Extract the part of the listing that opens with its first line and closes with the line containing "3432 millimetres". Reproduce those lines unchanged, including both ends.

**Questions about scene geometry:**
+--

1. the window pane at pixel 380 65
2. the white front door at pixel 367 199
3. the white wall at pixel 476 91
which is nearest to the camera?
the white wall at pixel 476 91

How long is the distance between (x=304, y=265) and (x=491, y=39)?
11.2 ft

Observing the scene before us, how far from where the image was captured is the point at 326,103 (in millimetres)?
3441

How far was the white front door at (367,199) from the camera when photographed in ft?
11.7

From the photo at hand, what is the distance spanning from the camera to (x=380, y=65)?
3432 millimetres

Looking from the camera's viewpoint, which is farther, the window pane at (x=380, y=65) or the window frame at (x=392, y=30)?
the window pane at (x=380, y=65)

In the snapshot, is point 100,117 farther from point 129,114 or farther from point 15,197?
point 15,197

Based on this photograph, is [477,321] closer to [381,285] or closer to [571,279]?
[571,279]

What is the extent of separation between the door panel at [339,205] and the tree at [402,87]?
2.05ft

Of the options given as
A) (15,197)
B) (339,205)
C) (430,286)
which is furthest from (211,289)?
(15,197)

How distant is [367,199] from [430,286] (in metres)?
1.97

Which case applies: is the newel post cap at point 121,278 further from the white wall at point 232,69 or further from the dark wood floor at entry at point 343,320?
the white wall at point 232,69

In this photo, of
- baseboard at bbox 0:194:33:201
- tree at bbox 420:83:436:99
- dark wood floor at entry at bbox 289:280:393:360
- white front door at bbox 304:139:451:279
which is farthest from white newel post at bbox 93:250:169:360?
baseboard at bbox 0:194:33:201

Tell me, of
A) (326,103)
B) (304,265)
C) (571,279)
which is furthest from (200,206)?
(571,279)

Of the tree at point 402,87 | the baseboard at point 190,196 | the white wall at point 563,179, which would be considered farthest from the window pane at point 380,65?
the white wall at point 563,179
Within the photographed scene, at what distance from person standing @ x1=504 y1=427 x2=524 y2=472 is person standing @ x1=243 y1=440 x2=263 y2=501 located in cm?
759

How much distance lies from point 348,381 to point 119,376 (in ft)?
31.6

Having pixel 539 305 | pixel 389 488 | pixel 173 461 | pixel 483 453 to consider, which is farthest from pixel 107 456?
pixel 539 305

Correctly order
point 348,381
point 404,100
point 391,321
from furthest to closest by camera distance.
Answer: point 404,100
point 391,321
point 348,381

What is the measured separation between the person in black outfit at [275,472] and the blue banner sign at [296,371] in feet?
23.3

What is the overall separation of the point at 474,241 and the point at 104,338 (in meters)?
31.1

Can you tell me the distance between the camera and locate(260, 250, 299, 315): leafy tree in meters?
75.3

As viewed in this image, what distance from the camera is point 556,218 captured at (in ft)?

+--

**Written reply:**
1. the window pane at pixel 380 65
2. the white front door at pixel 367 199
3. the white wall at pixel 476 91
which is nearest to the camera?
the white wall at pixel 476 91

How long is the distance between (x=304, y=265) and (x=491, y=39)?
11.2 ft

Observing the scene before us, how far from where the image was captured is the point at 326,103 (in millimetres)?
3441

How far was the white front door at (367,199) from the camera when photographed in ft?
11.7

From the photo at hand, what is the distance spanning from the camera to (x=380, y=65)?
3432 millimetres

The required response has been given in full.